**Work to be completed**
Please lay out the stretch of records from the line containing "Which appears to" through the line containing "the point at 16,150 <" as a two-column CSV with the headers text and answer, one row per record. Put each value in one quoted field and replace any line breaks with spaces.

**Source material**
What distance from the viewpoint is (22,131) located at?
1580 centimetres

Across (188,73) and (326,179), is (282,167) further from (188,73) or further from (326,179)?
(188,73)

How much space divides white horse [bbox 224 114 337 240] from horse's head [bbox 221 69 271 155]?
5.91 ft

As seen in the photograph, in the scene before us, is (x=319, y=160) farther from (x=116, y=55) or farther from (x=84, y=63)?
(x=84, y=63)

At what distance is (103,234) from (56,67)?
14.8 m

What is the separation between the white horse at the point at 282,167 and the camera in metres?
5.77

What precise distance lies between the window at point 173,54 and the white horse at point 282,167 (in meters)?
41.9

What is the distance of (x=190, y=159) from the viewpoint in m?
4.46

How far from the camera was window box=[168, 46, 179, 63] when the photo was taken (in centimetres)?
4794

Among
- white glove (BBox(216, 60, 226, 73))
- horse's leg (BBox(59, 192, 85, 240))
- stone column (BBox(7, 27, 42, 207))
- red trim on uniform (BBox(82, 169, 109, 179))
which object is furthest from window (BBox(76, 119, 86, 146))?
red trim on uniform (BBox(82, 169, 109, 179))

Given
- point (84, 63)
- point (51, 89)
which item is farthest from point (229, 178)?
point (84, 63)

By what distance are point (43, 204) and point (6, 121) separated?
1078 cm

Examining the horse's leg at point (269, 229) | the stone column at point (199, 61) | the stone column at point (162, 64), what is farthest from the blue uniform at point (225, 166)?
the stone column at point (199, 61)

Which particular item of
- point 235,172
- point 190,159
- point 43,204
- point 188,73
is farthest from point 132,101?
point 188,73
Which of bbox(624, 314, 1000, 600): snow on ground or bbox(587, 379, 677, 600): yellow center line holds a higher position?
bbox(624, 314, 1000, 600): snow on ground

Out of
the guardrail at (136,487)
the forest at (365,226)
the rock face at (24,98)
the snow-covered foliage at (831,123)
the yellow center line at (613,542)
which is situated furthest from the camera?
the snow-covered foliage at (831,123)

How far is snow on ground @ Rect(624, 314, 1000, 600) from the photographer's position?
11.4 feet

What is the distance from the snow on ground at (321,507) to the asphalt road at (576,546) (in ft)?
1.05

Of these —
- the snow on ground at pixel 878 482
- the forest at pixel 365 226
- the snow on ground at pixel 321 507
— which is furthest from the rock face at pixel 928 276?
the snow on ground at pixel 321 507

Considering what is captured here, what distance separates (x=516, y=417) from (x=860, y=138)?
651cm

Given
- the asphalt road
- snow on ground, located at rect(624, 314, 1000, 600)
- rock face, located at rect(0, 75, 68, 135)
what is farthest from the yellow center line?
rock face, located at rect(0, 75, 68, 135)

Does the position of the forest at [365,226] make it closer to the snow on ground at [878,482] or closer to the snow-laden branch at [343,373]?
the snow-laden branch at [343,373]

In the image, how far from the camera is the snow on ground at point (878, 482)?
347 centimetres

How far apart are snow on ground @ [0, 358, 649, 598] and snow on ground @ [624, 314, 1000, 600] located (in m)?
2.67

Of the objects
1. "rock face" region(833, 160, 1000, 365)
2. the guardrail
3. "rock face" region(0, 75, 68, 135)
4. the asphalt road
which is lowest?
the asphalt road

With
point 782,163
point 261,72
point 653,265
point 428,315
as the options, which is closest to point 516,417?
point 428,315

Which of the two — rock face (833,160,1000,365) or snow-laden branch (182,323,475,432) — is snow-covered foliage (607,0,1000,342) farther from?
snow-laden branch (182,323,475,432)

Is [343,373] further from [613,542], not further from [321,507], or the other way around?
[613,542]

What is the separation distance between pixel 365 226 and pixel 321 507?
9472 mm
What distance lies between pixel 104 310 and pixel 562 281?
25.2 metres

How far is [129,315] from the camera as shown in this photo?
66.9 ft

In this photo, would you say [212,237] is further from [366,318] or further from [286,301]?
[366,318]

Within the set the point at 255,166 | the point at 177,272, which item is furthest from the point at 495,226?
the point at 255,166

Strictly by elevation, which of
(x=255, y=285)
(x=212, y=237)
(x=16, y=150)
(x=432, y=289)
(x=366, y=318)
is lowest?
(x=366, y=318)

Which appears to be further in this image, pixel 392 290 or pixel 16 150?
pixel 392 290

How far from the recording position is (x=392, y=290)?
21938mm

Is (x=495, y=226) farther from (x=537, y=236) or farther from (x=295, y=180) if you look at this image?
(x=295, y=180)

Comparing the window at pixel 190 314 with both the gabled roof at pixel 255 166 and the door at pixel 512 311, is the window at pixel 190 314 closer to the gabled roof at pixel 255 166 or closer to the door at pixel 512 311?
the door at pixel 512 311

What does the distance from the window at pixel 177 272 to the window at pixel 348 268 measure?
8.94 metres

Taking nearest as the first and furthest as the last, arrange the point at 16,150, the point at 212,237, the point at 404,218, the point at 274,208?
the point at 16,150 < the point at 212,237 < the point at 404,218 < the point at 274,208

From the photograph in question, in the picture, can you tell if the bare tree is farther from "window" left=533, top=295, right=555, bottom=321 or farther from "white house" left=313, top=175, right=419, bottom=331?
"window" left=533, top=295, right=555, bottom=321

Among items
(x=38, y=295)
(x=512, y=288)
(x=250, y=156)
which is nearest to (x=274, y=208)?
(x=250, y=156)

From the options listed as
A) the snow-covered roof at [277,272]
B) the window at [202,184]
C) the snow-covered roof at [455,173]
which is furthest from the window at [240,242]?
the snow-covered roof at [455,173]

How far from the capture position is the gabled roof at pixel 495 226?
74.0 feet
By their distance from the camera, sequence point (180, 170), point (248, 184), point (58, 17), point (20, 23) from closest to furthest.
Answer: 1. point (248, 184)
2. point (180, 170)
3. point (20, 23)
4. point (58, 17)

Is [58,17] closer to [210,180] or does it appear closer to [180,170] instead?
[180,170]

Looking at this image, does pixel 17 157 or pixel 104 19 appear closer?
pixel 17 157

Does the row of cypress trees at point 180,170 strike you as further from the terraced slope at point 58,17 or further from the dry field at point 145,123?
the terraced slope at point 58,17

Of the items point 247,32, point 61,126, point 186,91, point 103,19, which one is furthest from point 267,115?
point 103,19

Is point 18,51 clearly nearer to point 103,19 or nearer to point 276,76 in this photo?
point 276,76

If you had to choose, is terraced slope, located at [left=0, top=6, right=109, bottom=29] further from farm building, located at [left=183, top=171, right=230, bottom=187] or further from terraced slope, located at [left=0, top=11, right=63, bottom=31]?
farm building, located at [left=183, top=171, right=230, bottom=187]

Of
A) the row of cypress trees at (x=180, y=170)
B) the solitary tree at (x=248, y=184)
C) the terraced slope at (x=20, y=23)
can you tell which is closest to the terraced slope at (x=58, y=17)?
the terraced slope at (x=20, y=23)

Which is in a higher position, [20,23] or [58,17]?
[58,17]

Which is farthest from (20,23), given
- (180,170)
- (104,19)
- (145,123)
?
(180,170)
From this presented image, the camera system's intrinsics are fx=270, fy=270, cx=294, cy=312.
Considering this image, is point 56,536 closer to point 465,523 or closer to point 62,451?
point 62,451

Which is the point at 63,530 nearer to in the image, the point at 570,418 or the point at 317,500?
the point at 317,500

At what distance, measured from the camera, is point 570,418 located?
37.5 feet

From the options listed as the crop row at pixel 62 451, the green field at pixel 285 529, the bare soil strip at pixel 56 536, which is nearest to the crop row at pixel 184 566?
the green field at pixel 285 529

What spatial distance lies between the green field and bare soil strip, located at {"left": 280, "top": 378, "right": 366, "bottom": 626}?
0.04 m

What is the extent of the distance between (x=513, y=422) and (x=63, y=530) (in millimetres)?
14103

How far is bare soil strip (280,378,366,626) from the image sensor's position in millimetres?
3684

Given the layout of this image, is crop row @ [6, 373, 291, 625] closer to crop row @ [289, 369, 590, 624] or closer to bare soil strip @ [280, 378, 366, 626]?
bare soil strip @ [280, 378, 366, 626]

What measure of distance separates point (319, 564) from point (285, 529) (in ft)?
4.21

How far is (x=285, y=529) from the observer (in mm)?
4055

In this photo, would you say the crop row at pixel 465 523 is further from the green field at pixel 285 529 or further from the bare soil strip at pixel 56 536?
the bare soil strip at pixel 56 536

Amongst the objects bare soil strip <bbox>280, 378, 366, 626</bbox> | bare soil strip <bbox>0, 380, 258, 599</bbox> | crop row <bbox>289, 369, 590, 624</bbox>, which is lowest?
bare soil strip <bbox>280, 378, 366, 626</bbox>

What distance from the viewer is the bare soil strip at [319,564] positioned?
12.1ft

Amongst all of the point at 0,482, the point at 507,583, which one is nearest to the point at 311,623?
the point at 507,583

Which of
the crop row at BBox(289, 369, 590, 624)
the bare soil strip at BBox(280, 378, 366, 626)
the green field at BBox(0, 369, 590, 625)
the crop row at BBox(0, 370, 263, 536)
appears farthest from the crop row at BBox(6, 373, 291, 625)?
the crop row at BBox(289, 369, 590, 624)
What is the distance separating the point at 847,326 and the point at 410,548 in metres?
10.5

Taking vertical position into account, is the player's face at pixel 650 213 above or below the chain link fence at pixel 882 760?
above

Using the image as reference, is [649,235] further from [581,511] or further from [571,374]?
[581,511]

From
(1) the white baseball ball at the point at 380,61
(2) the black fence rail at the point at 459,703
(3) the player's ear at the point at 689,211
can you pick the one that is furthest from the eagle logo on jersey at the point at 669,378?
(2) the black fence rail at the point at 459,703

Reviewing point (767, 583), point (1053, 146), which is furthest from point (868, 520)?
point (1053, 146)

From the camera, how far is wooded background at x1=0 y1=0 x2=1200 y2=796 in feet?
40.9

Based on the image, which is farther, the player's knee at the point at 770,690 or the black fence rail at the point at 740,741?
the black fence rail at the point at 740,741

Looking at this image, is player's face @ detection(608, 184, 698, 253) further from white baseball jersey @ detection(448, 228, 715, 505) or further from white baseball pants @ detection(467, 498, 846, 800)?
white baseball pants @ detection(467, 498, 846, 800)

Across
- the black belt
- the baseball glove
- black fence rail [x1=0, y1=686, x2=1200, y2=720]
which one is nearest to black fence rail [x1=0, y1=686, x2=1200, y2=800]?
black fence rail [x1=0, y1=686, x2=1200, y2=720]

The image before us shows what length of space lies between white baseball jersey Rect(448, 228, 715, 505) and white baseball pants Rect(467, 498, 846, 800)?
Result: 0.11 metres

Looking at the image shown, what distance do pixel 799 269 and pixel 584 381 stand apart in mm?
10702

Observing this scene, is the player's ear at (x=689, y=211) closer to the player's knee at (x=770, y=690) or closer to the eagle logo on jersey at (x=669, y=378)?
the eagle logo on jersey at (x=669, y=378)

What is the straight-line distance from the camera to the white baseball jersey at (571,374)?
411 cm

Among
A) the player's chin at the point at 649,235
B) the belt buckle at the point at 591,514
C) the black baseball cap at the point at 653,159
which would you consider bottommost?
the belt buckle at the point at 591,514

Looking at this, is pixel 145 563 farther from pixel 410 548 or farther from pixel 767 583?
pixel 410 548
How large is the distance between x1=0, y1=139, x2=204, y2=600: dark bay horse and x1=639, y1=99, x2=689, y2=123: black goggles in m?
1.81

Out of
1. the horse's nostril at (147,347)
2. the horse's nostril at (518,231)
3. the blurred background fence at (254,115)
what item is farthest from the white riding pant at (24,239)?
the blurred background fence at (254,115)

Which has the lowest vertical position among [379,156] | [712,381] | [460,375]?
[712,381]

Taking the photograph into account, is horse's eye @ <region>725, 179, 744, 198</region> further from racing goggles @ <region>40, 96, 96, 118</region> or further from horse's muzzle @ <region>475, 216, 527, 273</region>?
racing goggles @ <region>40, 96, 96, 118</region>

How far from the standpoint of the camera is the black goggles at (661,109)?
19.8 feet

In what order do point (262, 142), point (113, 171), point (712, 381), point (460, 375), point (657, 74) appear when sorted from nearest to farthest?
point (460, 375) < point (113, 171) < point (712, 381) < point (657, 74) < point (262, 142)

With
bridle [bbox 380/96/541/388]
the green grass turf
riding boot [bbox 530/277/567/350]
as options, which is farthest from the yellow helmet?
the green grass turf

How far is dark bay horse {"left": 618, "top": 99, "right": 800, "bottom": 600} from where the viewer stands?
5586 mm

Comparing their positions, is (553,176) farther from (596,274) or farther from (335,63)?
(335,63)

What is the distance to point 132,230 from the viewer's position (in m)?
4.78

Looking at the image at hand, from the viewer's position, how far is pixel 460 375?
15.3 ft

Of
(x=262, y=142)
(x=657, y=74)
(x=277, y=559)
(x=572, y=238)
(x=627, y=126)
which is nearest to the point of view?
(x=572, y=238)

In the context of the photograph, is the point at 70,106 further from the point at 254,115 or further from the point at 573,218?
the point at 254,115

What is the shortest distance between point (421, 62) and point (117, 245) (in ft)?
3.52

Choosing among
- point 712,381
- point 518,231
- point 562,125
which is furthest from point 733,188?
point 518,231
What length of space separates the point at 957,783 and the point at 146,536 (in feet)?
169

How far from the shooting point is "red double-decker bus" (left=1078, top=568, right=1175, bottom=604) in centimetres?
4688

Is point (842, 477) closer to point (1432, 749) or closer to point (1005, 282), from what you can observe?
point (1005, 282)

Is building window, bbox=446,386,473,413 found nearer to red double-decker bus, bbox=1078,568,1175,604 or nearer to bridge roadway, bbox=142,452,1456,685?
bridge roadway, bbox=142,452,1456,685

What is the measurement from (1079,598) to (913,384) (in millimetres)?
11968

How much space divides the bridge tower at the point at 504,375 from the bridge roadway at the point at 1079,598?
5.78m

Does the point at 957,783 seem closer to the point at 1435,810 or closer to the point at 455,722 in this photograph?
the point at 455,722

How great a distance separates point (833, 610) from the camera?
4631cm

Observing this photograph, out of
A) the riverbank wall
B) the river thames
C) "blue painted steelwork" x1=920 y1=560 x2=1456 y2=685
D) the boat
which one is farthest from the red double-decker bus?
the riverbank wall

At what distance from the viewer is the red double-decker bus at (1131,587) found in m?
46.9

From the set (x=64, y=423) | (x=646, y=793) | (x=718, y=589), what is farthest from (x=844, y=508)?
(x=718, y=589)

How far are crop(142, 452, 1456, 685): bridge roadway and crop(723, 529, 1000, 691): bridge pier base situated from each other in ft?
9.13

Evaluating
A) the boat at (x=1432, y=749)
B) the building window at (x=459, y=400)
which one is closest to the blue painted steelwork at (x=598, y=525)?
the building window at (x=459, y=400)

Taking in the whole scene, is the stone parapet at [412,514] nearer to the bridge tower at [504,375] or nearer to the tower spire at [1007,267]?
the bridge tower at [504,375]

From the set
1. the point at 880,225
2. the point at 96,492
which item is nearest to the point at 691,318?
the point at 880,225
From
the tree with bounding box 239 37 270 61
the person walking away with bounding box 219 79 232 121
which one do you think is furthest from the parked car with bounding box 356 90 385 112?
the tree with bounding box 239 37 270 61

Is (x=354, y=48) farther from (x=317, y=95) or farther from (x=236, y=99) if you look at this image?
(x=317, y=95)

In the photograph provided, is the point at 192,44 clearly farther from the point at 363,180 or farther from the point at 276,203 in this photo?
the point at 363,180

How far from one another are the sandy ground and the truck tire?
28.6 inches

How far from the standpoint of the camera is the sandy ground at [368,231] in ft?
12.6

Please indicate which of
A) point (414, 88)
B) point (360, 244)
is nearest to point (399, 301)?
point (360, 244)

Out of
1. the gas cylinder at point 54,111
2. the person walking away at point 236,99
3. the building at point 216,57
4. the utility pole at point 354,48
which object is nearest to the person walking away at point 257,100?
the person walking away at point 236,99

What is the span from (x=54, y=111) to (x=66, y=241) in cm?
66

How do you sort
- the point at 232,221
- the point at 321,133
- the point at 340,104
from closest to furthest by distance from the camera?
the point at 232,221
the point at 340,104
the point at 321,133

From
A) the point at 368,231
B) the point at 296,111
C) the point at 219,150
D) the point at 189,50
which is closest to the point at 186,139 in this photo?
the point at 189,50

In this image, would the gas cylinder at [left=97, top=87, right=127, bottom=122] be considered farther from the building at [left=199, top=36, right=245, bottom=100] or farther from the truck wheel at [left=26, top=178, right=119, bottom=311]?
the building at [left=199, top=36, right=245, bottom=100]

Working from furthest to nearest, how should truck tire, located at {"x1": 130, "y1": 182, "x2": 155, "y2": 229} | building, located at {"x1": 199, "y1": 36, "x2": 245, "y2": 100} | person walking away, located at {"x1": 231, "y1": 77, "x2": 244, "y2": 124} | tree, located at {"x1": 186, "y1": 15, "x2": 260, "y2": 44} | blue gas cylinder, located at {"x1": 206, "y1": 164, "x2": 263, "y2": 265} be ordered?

**Task solution**
text,answer
"Which appears to be further in this image, pixel 392 290 or pixel 16 150?","pixel 392 290"
"How far from the recording position is (x=392, y=290)?","21938mm"
"Is (x=495, y=226) farther from (x=537, y=236) or farther from (x=295, y=180) if you look at this image?","(x=295, y=180)"
"Comparing the window at pixel 190 314 with both the gabled roof at pixel 255 166 and the door at pixel 512 311, is the window at pixel 190 314 closer to the gabled roof at pixel 255 166 or closer to the door at pixel 512 311?","the door at pixel 512 311"
"What does the distance from the window at pixel 177 272 to the window at pixel 348 268 measure?","8.94 metres"
"Taking nearest as the first and furthest as the last, arrange the point at 16,150, the point at 212,237, the point at 404,218, the point at 274,208?","the point at 16,150 < the point at 212,237 < the point at 404,218 < the point at 274,208"